== Task statement ==
Continue the forum post about making strerror() thread safe, starting immediately after its final line shown.

Making a function thread safe: Thread-specific data vs mutex

Question

From The Linux Progamming Interface , in §31.3.4 Employing the Thread-Specific Data API , it gives a good example of using thread-specific data to make a thread-unsafe function thead-safe:

Thead-unsafe version:

/* Listing 31-1 */

/* strerror.c

   An implementation of strerror() that is not thread-safe.
*/
#define _GNU_SOURCE                 /* Get '_sys_nerr' and '_sys_errlist'
                                       declarations from <stdio.h> */
#include <stdio.h>
#include <string.h>                 /* Get declaration of strerror() */

#define MAX_ERROR_LEN 256           /* Maximum length of string
                                       returned by strerror() */

static char buf[MAX_ERROR_LEN];     /* Statically allocated return buffer */

char *
strerror(int err)
{
    if (err < 0 || err >= _sys_nerr || _sys_errlist[err] == NULL) {
        snprintf(buf, MAX_ERROR_LEN, "Unknown error %d", err);
    } else {
        strncpy(buf, _sys_errlist[err], MAX_ERROR_LEN - 1);
        buf[MAX_ERROR_LEN - 1] = '\0';          /* Ensure null termination */
    }

    return buf;
}

Thread-safe version with thread-specific data:

/* Listing 31-3 */

/* strerror_tsd.c

   An implementation of strerror() that is made thread-safe through
   the use of thread-specific data.

   See also strerror_tls.c.
*/
#define _GNU_SOURCE                 /* Get '_sys_nerr' and '_sys_errlist'
                                       declarations from <stdio.h> */
#include <stdio.h>
#include <string.h>                 /* Get declaration of strerror() */
#include <pthread.h>
#include "tlpi_hdr.h"

static pthread_once_t once = PTHREAD_ONCE_INIT;
static pthread_key_t strerrorKey;

#define MAX_ERROR_LEN 256           /* Maximum length of string in per-thread
                                       buffer returned by strerror() */

static void                         /* Free thread-specific data buffer */
destructor(void *buf)

== Information shown ==
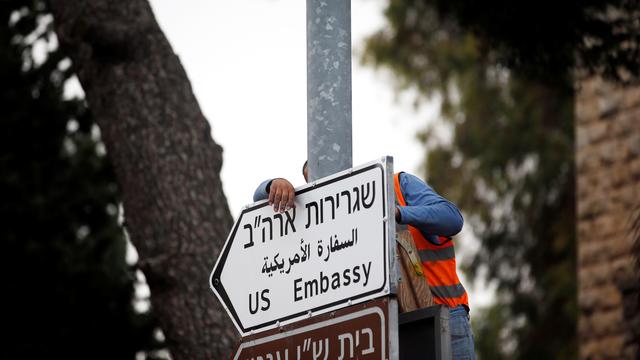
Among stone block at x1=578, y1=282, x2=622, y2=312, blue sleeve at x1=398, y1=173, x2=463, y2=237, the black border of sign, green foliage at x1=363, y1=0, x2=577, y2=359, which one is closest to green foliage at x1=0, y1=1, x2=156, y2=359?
stone block at x1=578, y1=282, x2=622, y2=312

== Output of the task ==
{
    free(buf);
}

static void                         /* One-time key creation function */
createKey(void)
{
    int s;

    /* Allocate a unique thread-specific data key and save the address
       of the destructor for thread-specific data buffers */

    s = pthread_key_create(&strerrorKey, destructor);
    if (s != 0)
        errExitEN(s, "pthread_key_create");
}

char *
strerror(int err)
{
    int s;
    char *buf;

    /* Make first caller allocate key for thread-specific data */

    s = pthread_once(&once, createKey);
    if (s != 0)
        errExitEN(s, "pthread_once");

    buf = pthread_getspecific(strerrorKey);
    if (buf == NULL) {          /* If first call from this thread, allocate
                                   buffer for thread, and save its location */
        buf = malloc(MAX_ERROR_LEN);
        if (buf == NULL)
            errExit("malloc");

        s = pthread_setspecific(strerrorKey, buf);
        if (s != 0)
            errExitEN(s, "pthread_setspecific");
    }

    if (err < 0 || err >= _sys_nerr || _sys_errlist[err] == NULL) {
        snprintf(buf, MAX_ERROR_LEN, "Unknown error %d", err);
    } else {
        strncpy(buf, _sys_errlist[err], MAX_ERROR_LEN - 1);
        buf[MAX_ERROR_LEN - 1] = '\0';          /* Ensure null termination */
    }

    return buf;
}

And in the Summary section of this chapter it says:

...
Most of the functions specified in SUSv3 are required to be thread-safe. SUSv3 also lists a small set of functions that are not required to be thread-safe. Typically, these are functions that employ static storage to return information to the caller or to maintain information between successive calls. By definition, such functions are not reentrant, and mutexes can't be used to make them thread-safe . We considered two roughly equivalent coding techniques—thread-specific data and thread-local storage—that can be used to render an unsafe function thread-safe without needing to change its interface.
...

I understand that using thread-specific data aims to make the thread-unsafe function to a thread-safe one, without changing the function's interface/signature .

But I don't understand:

By definition, such functions are not reentrant, and mutexes can't be used to make them thread-safe.

Question:

Why is it saying that "mutexes can't be use... while thread-specific data can...."? Is there any conditions that I can make a thread-unsafe function thread-safe only with thread-specific data but not with mutex?
I think I can make the thread-unsafe strerror() to a thead-safe one, simply adding a mutex. Does it make any difference compared to the posted one using thread-specifia data? (Maybe lost some concurrent efficiency? Since I am gonna use a mutex to lock the code accessing the static variable)

Answer 1

I think I can make the thread-unsafe strerror() to a thead-safe one, simply adding a mutex.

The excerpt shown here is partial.